What to do: How many lines in the records below contain the word "parking"? Reply with the count alone.

Record extracts:

'''

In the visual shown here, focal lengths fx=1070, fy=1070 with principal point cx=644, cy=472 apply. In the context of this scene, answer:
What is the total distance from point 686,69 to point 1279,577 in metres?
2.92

'''
'''

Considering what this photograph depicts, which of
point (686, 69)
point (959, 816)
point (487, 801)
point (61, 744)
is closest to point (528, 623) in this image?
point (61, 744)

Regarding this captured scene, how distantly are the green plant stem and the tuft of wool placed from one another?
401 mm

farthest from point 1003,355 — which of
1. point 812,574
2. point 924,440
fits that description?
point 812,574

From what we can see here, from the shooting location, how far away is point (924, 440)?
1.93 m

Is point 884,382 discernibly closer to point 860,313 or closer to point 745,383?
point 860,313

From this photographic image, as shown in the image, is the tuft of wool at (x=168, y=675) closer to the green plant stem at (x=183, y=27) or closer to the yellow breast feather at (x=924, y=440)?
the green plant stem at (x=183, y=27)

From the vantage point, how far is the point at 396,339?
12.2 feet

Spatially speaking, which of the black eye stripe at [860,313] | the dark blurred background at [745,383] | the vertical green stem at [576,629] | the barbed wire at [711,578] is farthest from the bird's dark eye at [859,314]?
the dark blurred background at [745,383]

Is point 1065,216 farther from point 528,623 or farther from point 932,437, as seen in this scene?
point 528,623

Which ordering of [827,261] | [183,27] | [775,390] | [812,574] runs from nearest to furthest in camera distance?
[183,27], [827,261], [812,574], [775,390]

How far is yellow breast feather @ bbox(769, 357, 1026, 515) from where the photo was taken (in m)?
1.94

'''
'''

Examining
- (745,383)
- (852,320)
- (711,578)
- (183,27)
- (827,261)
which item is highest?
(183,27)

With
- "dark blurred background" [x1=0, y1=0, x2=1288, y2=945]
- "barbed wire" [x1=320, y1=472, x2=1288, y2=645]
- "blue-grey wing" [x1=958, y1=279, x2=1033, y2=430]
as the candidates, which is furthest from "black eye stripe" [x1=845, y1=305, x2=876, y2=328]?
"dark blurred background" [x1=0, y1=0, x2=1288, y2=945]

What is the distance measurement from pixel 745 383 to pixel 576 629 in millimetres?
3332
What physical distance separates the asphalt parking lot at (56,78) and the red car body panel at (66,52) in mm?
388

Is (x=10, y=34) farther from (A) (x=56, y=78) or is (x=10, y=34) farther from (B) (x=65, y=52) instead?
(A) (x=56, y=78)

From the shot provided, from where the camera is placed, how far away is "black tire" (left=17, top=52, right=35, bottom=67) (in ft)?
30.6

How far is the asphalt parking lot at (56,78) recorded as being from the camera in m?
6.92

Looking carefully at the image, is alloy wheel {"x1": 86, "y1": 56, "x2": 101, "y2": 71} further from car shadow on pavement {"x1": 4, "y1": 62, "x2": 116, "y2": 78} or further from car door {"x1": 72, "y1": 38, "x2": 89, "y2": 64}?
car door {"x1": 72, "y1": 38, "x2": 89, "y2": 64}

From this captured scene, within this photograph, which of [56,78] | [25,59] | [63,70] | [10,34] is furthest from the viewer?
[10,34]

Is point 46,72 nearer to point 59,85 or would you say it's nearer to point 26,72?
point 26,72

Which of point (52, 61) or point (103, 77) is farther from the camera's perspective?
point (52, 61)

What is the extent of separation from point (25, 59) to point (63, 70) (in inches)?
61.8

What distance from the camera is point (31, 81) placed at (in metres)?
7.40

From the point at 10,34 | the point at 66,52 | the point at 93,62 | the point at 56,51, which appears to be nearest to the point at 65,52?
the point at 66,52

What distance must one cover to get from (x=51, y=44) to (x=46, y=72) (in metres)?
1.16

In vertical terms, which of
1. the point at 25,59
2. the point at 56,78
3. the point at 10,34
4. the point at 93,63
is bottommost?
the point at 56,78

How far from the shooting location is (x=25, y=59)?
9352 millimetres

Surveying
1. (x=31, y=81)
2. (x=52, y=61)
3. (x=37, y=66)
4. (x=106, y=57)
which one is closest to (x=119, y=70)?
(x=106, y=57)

'''

Exercise result: 2